Armas para os «contras»

As notícias relativas ao papel desempenhado por Portugal no fornecimento de armas e munições aos «contras» da Nicarágua e no transporte de material bélico para o Irão provocaram, no mínimo, forte perplexidade, que não se dissolveu com os esclarecimentos que acabam de ser prestados pelas autoridades.

Como é sabido, têm-se multiplicado, na imprensa americana, as alusões ao nosso país, a propósito do duplo escândalo «Irangate-contras». Tais alusões não prestigiam a imagem nacional: Portugal surge como área privilegiada para transacções equívocas, país onde uma burocracia desorganizada e ineficaz permite um fácil tornear de procedimentos legais, com eventual recurso a corrupção; país que fabrica material de guerra «totalmente ultrapassado no âmbito da NATO»; bom apenas para os guerrilheiros do Terceiro Mundo ... Todas estas referências parecem algo empoladas, além de parcialmente inexactas: é inexacto que a produção bélica portuguesa seja totalmente imprópria para a NATO (os articulistas americanos confundiram, com característica superficialidade, material não sofisticado com material obsoleto); por outro lado, Portugal está longe de ser o único país envolvido neste processo.

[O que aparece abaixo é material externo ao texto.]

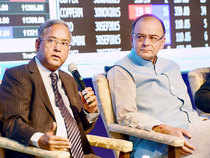 UK Sinha, Chairman of SEBI and Union Finance Minister, Arun Jaitley during an event announcing the FMC-SEBI merger in Mumbai.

Em nosso entender, não há razão nem para sobrestimar as notícias dos media americanos nem para que elas nos perturbem demasiado: o nosso ponto de referência não deve ser a imprensa americana — ou a de qualquer outro país. Todavia, subsistem questões concretas que interessam aos Portugueses e dúvidas que seria saudável esclarecer. Entre estas, ressalta a aparente discrepância entre esclarecimentos fornecidos ao Diário de Notícias por uma fonte do Ministério da Defesa e as declarações de Rui Machete: assim, enquanto a fonte ministerial informava que a encomenda, feita em 1985, de material destinado à Guatemala (mas desviado para os rebeldes anti-san-dinístas) fora aprovada por Figueiredo Lopes, secretário de Estado da Defesa, Rui Machete, que era então o titular da pasta, afirma que casos destes não eram despachados pelos ministros nem pelos secretários de Estado e que, durante a sua permanência no Ministério, não fora colocada qualquer questão relativa a armamento. Enfim, e tanto quanto sabemos, a venda de armas e munições está regulada por um processo burocrático e legal comum a todos os estados membros da NATO e nos termos do qual as encomendas destinadas a países estranhos à Aliança Atlântica são alvo de formalidades mais rigorosas.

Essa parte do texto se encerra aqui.